Bridging the divides: The role of Academic Development in defragmenting higher education
Thursday 4 July: Conference day two, 4:45pm – 5:15pm parallel session
Room 11 – 303-B11 Sem
Dr Bernadette Knewstubb
Victoria University of Wellington, New Zealand
Associate Professor Erik Brogt
University of Canterbury, New Zealand
Academia is extremely fragmented. Rowland (2006, p. 62) identifies a number of fault lines which “exist, and are widening, between teachers and students, between teaching and management, between teaching and research, and between the increasingly fragmented area of knowledge”. Academic developers, by virtue of their roles (Debowski, 2011) are in a position to act as re-integrators of such divides. One approach for bridging the research-teaching divide that has been gathering momentum recently focuses on ‘whole-academic’ academic development, expanding from our traditional base in development for teaching and learning, to now also include development for research and service (see e.g. Sutherland, 2018). However, we argue that this approach may lead to an overemphasis on the individual academic at the expense of the relationships essential for effective learning and teaching in the institution.

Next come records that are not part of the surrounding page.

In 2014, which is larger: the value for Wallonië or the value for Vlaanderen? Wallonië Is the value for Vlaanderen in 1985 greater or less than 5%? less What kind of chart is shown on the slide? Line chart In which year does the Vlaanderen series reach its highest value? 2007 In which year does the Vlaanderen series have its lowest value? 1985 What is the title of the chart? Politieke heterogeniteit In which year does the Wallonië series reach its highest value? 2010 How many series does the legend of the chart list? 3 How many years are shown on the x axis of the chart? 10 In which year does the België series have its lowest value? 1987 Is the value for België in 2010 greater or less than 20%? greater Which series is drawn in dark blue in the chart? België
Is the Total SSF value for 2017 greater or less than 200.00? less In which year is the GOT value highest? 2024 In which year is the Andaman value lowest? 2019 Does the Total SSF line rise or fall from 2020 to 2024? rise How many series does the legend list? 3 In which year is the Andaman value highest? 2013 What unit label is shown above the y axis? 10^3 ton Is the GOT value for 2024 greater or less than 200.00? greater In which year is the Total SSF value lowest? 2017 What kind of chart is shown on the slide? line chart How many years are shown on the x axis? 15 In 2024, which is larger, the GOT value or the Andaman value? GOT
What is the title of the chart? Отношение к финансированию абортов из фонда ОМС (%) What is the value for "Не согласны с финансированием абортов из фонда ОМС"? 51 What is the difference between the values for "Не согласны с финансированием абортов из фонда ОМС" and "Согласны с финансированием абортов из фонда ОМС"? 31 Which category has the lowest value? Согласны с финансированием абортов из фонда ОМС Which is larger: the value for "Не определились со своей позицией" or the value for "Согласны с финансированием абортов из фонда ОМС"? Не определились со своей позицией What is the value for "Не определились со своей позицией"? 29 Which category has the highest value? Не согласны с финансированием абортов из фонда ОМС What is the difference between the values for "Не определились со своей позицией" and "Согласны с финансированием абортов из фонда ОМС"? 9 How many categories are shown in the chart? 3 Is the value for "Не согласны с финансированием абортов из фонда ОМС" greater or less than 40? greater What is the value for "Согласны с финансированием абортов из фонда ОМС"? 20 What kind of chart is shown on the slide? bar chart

In most facets of academic development work, interactions with colleagues are central. And yet our actions as academic developers may reinforce divides. Therefore it is critical that we are conscious of the way we interact, and that we operate within a theory of relationship with colleagues, rather than focusing on an individualistic philosophy of teaching. In this round table, we will discuss the need for academic developers and academics to be conscious of the relationship between ourselves and those with whom we work, between what we do and what others do in given situations, so that we can work deliberately to address their needs. We argue that articulating an explicit theory of relationship (as opposed to a teaching philosophy) can support our own practice as ‘defragmenters’, and model a process to be adapted by academics for use in their own fragmented relationships and roles.
Debowski, S. (2011). Locating Academic Development: The first step in evaluation. In L. Stefani (Ed.) Evaluating the effectiveness of academic development: Principles and practice. New York: Routledge.
Rowland, S. (2006) The Enquiring University: Compliance and Contestation in Higher Education. Maidenhead: Open University Press
Sutherland, K.A. (2018). Holistic academic development: Is it time to think more broadly about the academic development project. International Journal for Academic Development, 23(4), 261-273.